Não se constituiu um grupo formal de
afiliados à nova maneira de fazer teologia, mas se multiplicaram os teólogos
dessa nova geração, tanto na França, Bélgica, Holanda, Alemanha, Suiça e depois
em outras partes do mundo, entre eles os mais famosos: Hans Urs Von Balthazar,
Edouard Schillebeeckx, Lois Boyer, Karl Rahner, Joseph Ratzinger, Gerard
Philip, Hans Küng, Etienne Gilson, Jean
Morou, Louis Charlier, R. Dragnet...[2] .
Partiam das seguintes constatações:
+ A teologia
escolástica, se distanciava de Tomas de Aquino, embora continuasse usando o seu
nome. A neo-escolástica era um ensinamento de manuais, distanciado da vida,
a-histórico, rígido e imposto na formação dos religiosos e clérigos. Depois de
Trento deixou de ser uma eclesiologia para ser uma hierarqueologia,
+ A
mensagem estava sendo proclamada de cima para baixo, como verdade imutável,
definitiva, indiscutível, sem tomar em consideração a capacidade de recepção
dos destinatários, nas circunstancias em que se encontravam.
+ Essa
transmissão do Evangelho deixava de ser Boa Nova. As pessoas não sentiam que
era “nova” e nem que era “boa”. Sempre se dizia o mesmo, embora as realidades
houvessem mudado.
+ Era o
imobilismo do pensamento grego. Não tinha sentido histórico. Era essencialista e desconhecia a subjetividade
humana. Estava fora da quotidianidade do Povo de Deus. Era incapaz de oferecer
aos contemporâneos, alimento espiritual e doutrinal. Estava desligada da
pastoral e da espiritualidade
+ Essa
teologia não era assumida pelos fieis. Não podiam sentir sua bondade ou
maldade. – “Então, se perguntavam os
teólogo e pastores, como é que nos primeiros tempos do cristianismo a Mensagem
impactava, orientava as pessoas e os povos?”
2. CARACTERÍSTICA DA NOVA TEOLOGIA
A nova maneira de refletir sobre a fé, ou
seja, “fazer teologia”, rompeu o mito da neo-escolástica, considerada uma
teologia particular indevidamente universalizada.
Essa nova maneira teológica, de um lado
mantinha a seriedade doutrinal, sua volta ao passado não era uma obsessão por
ele (“Repristinicação” como dizia Congar). Era um entendimento novo (luz nova)
sobre os desígnios de Deus, sobre a vocação humana (como GS 11 vai dizer, em
1965)
- Foi um
método histórico, indutivo que alcançava a sensibilidade, a imaginação, a
intuição das pessoas. Uma teologia que falava às situações presentes, dentro de
uma sociedade secularizada, recuperando inteligente e criadoramente o passado.
-
Interrogava as fontes da fé cristã com perguntas do tempo atual. Descobria perspectivas que a neo-escolástica
ou não havia descoberto, ou havia deixado de lado ou não estava apta da
enfrenta-las.

══════

* **COMO FAZER**
Transcreva, sem alterar nada, a parte do trecho sobre a nova teologia que vai de "Partiam das seguintes" a "houvessem mudado.", inclusive.

* **LINHAS EXTRAÍDAS**
══════

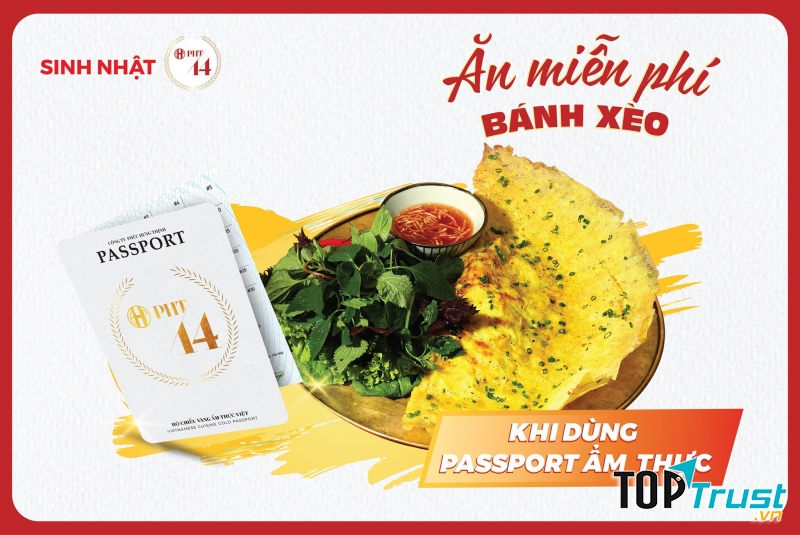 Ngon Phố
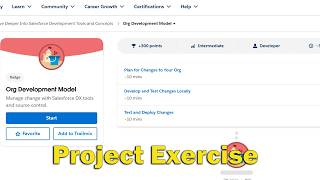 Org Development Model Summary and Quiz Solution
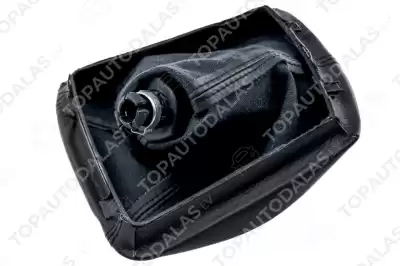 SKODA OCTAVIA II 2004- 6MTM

══════

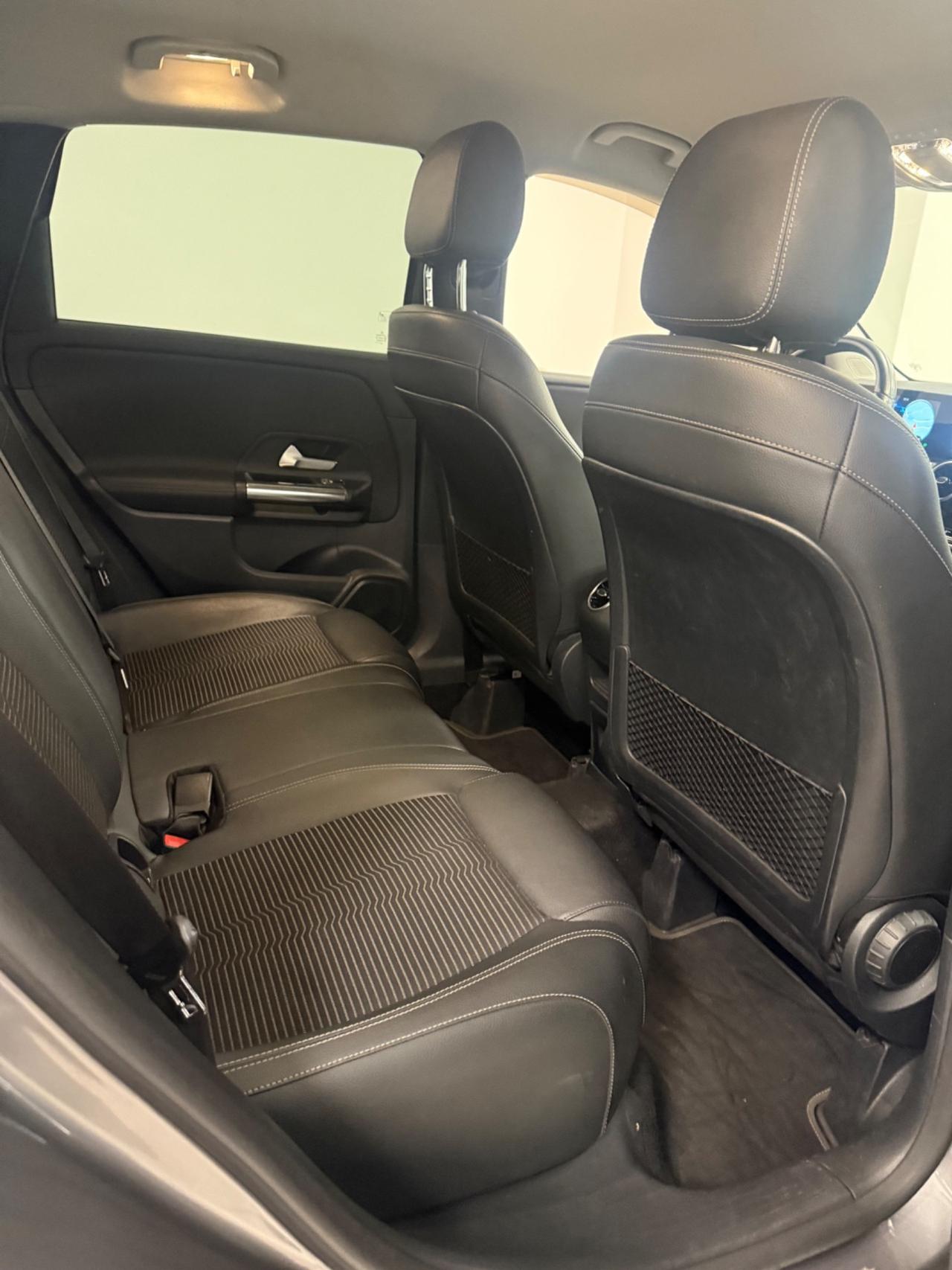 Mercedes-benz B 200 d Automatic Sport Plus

══════

* **RESPOSTA AO EXERCÍCIO**
Partiam das seguintes constatações:
+ A teologia
escolástica, se distanciava de Tomas de Aquino, embora continuasse usando o seu
nome. A neo-escolástica era um ensinamento de manuais, distanciado da vida,
a-histórico, rígido e imposto na formação dos religiosos e clérigos. Depois de
Trento deixou de ser uma eclesiologia para ser uma hierarqueologia,
+ A
mensagem estava sendo proclamada de cima para baixo, como verdade imutável,
definitiva, indiscutível, sem tomar em consideração a capacidade de recepção
dos destinatários, nas circunstancias em que se encontravam.
+ Essa
transmissão do Evangelho deixava de ser Boa Nova. As pessoas não sentiam que
era “nova” e nem que era “boa”. Sempre se dizia o mesmo, embora as realidades
houvessem mudado.